Scraped caption text data:
┄┄┄┄┄┄┄┄┄┄┄┄┄┄┄┄┄┄┄┄

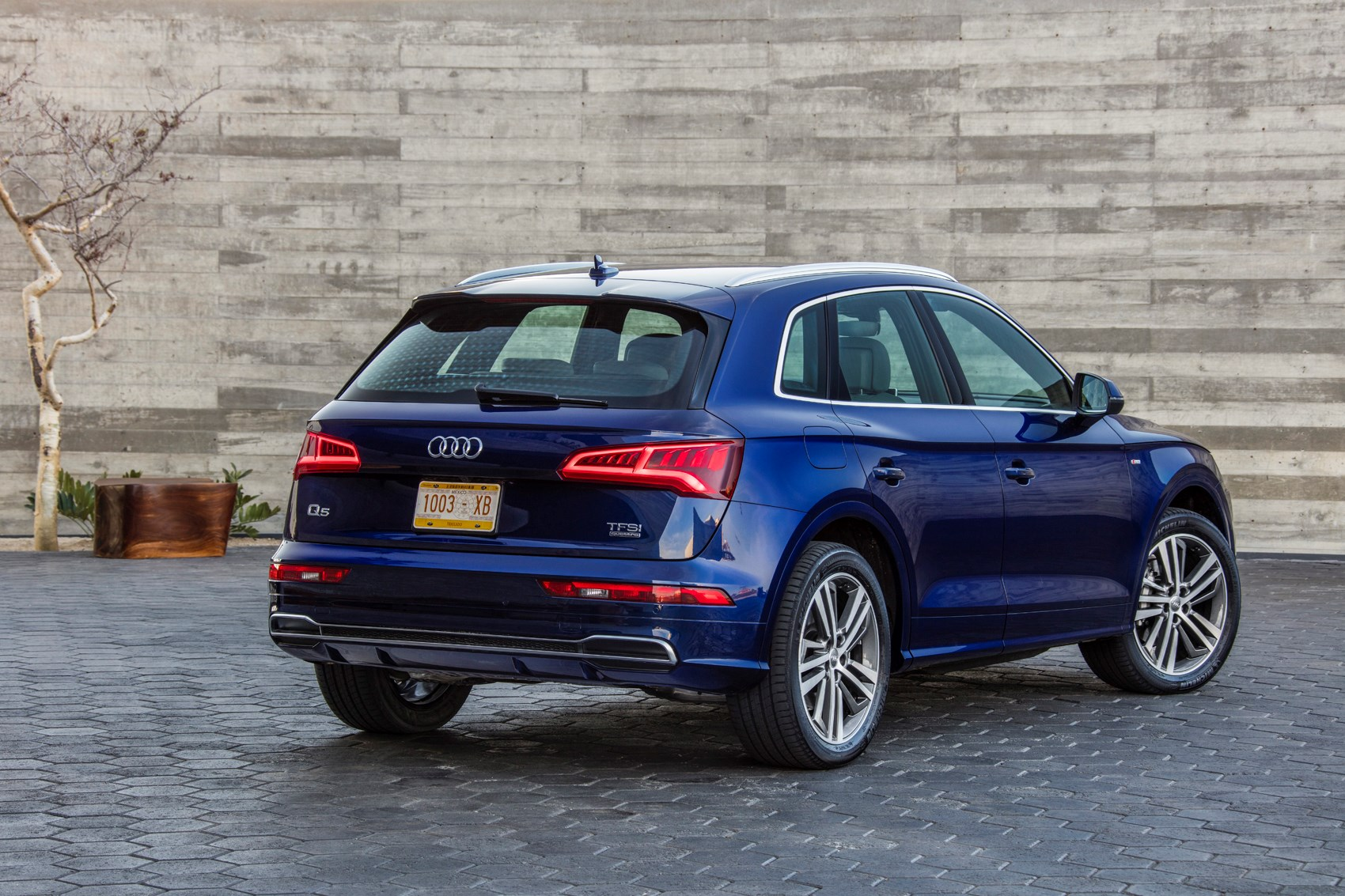 Audi Q5 (2019) Practicality, Boot Space & Dimensions | Parkers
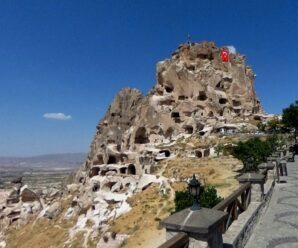 Древняя крепость высеченная прямо в горе с бесчисленными подземными ходами — грозный Учхисар
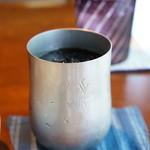 ジャック&ベティー - アイスコーヒーは、アルミのカップで出てきました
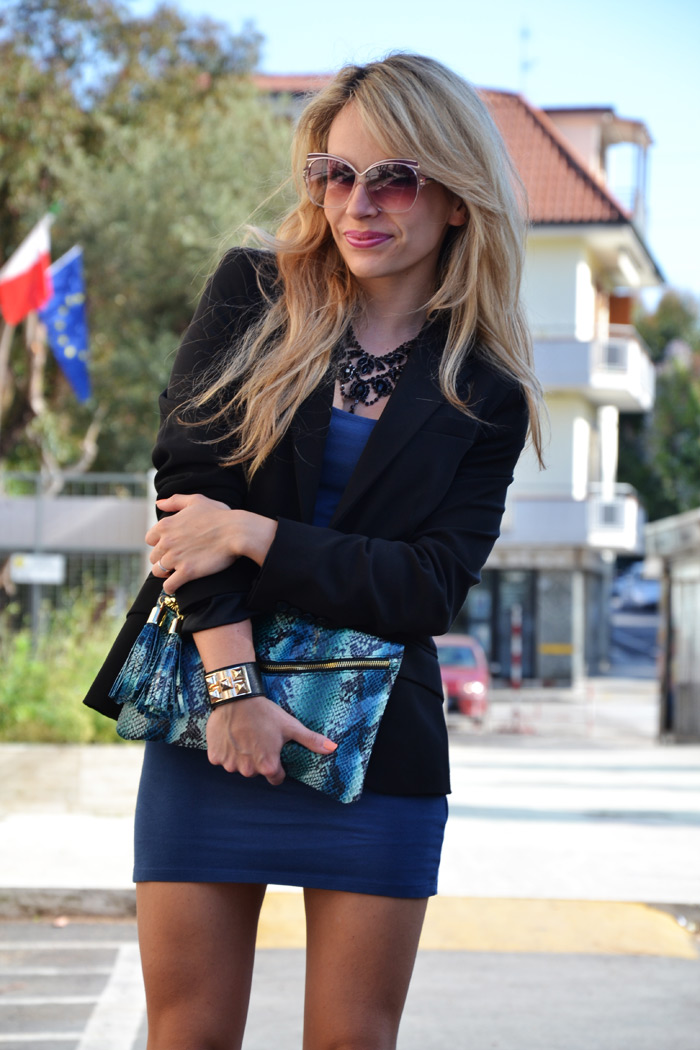Zara black blazer, Yves Saint laurent sunglasses and Asos python bloot- outfit fashion blogger It-Girl by Eleonora Petrella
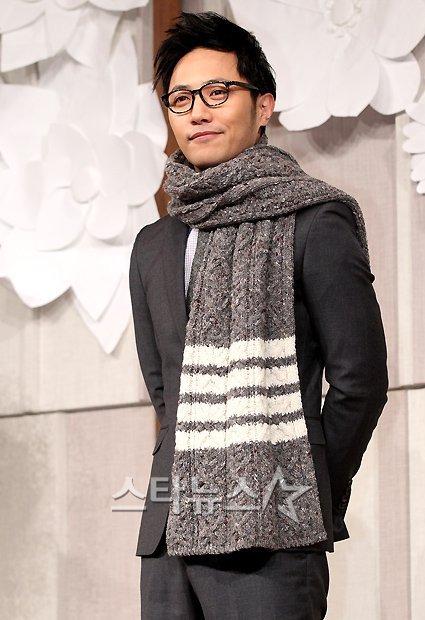 Sao Hàn nhộn nhịp tới dự đám cưới Go Soo - 9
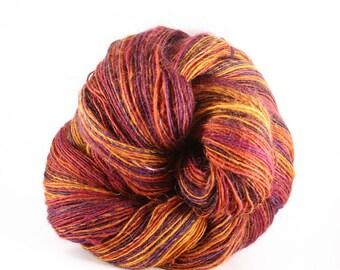 """Spinning wheel """"Giroflet"""" hand spun wool"""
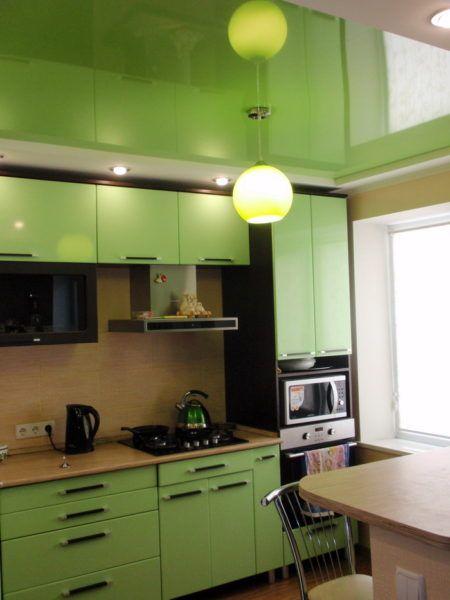 Светло-зеленое натяжное полотно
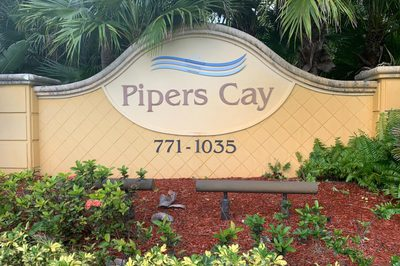 881 Pipers Cay Drive 1
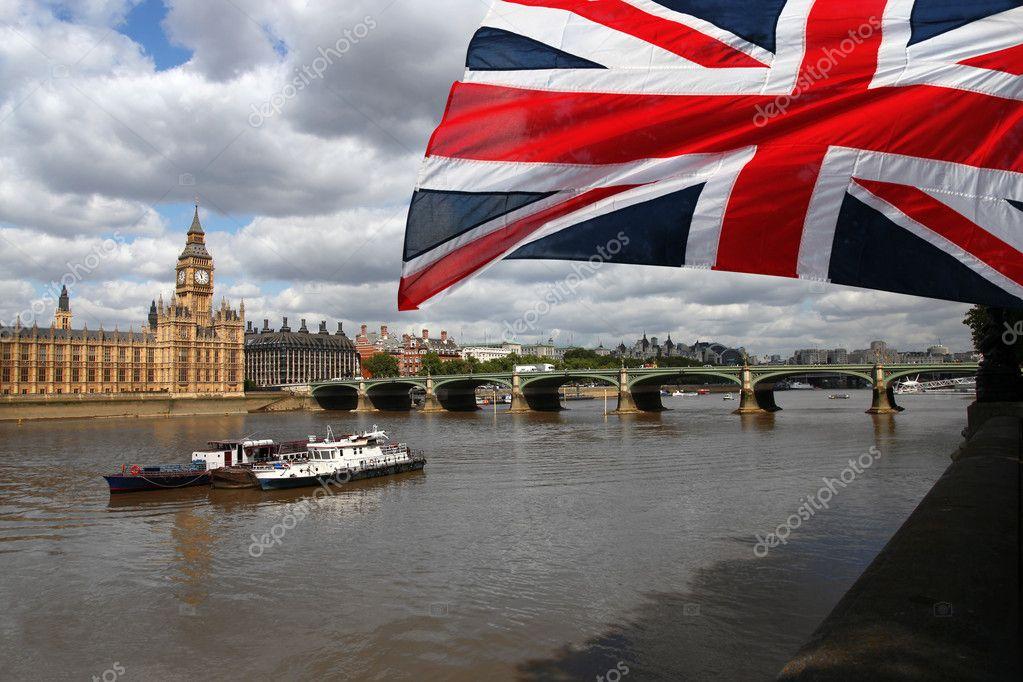 Big ben com bandeira da Inglaterra bedd8ca48002a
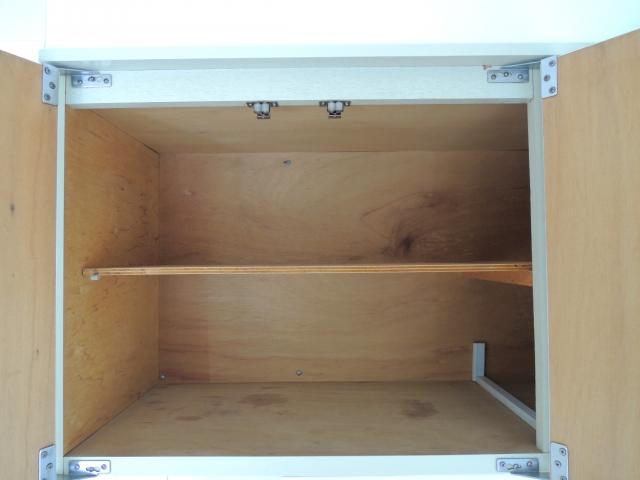 新築キッチン吊り戸棚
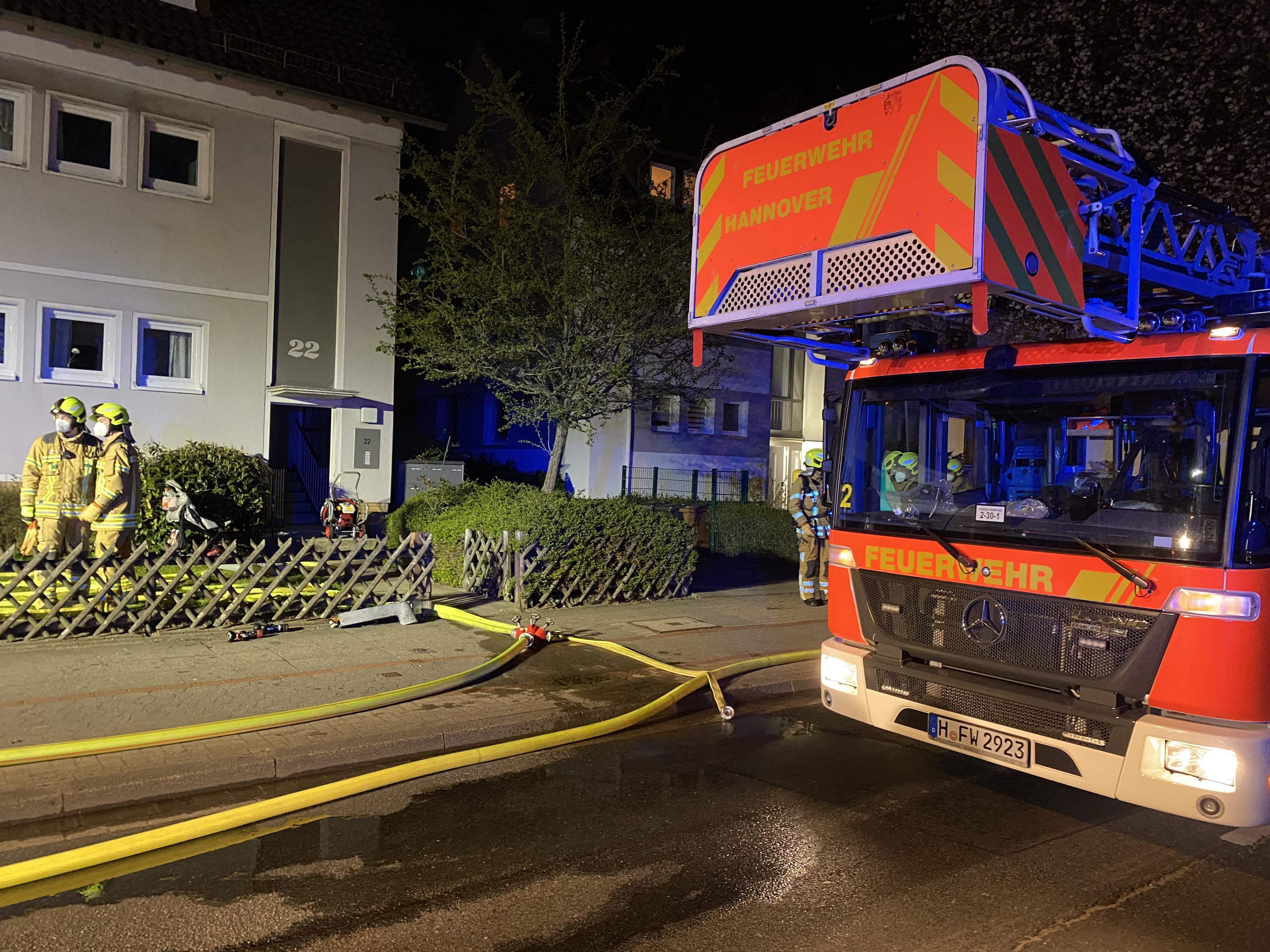 Die Feuerwehr Hannover vor einem Wohnhaus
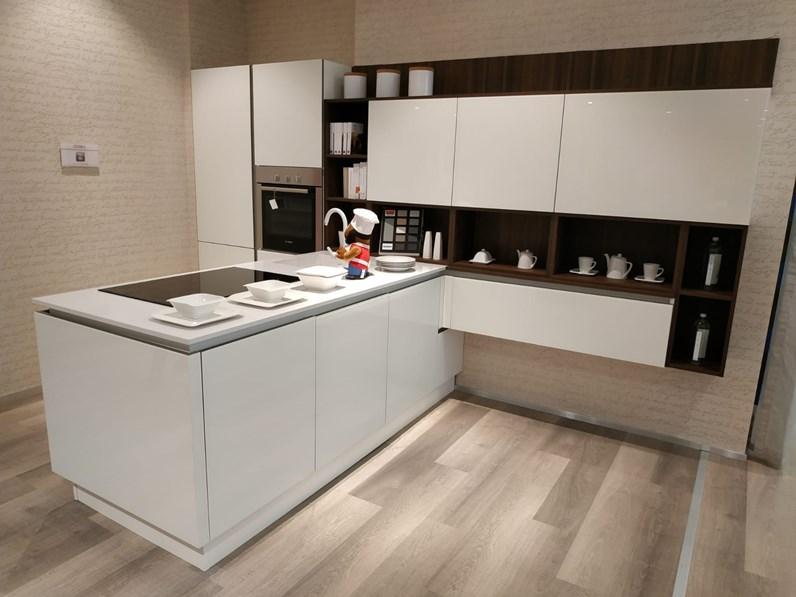 Cucine A Scomparsa Veneta Cucine.Cucina Riflex Moderna Bianca Con Penisola Veneta Cucine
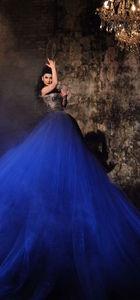Sibel Pamuk'tan klip için 20 kiloluk kostüm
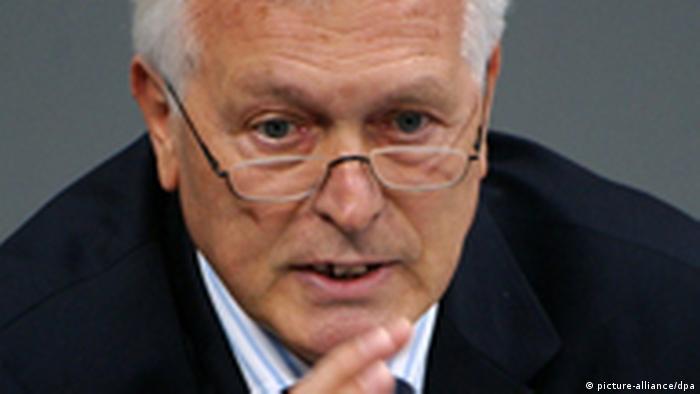 Bernd Schmidbauer, excoordinador del Servicio Secreto alemán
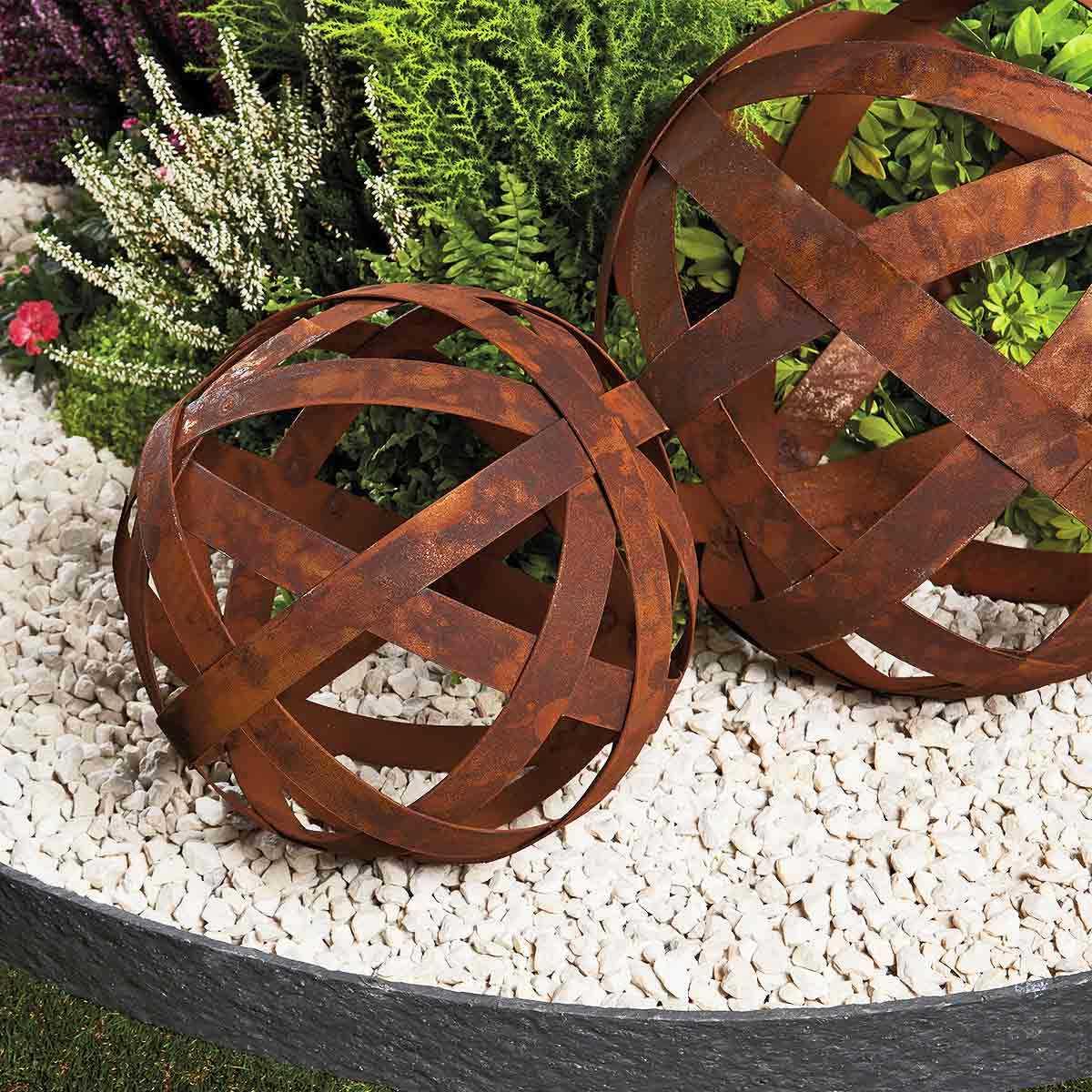Boule À Arceaux - Déco Jardin En Métal encequiconcerne Boule Décorative Jardin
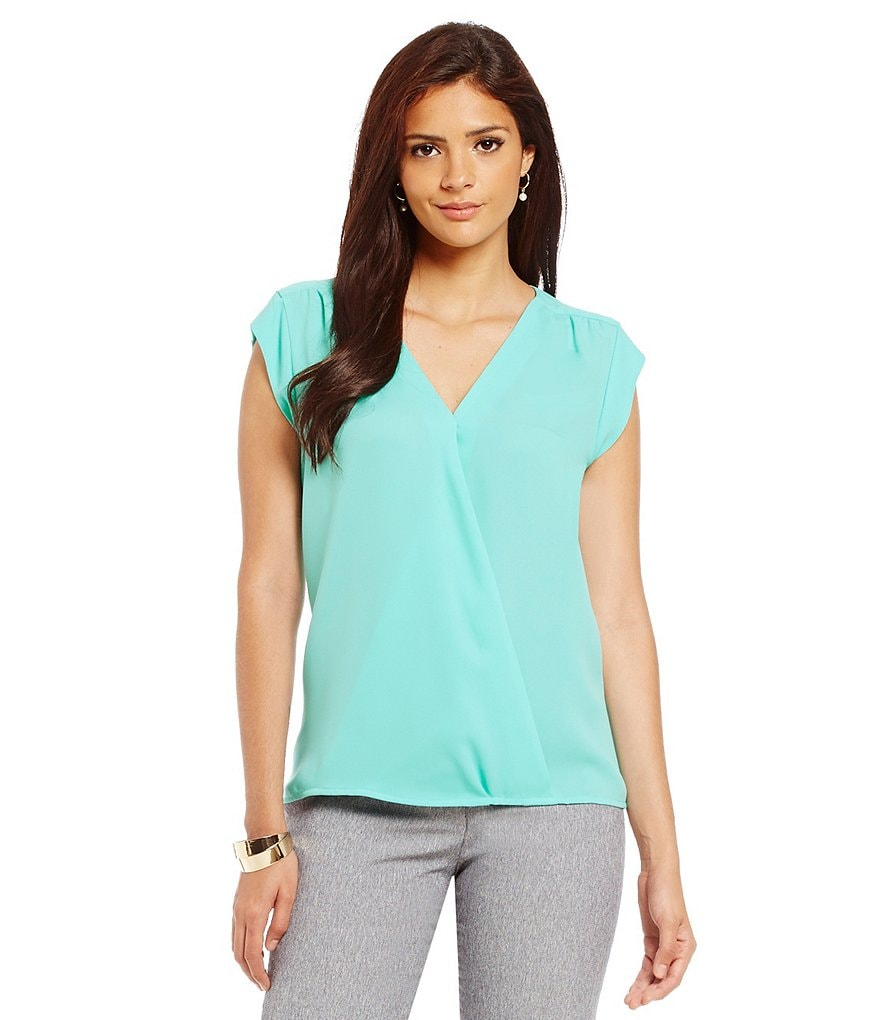 Alex Marie Aesthetic Allure Mona Crossover Woven Top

┄┄┄┄┄┄┄┄┄┄┄┄┄┄┄┄┄┄┄┄

TASK TO CARRY OUT:
Output exactly the lines from the one that has "881 Pipers Cay Drive 1" through the end of the data. Do not include pictures.

EXPECTED OUTPUT:
 881 Pipers Cay Drive 1
 Big ben com bandeira da Inglaterra bedd8ca48002a
 新築キッチン吊り戸棚
 Die Feuerwehr Hannover vor einem Wohnhaus
 Cucine A Scomparsa Veneta Cucine.Cucina Riflex Moderna Bianca Con Penisola Veneta Cucine
Sibel Pamuk'tan klip için 20 kiloluk kostüm
 Bernd Schmidbauer, excoordinador del Servicio Secreto alemán
Boule À Arceaux - Déco Jardin En Métal encequiconcerne Boule Décorative Jardin
 Alex Marie Aesthetic Allure Mona Crossover Woven Top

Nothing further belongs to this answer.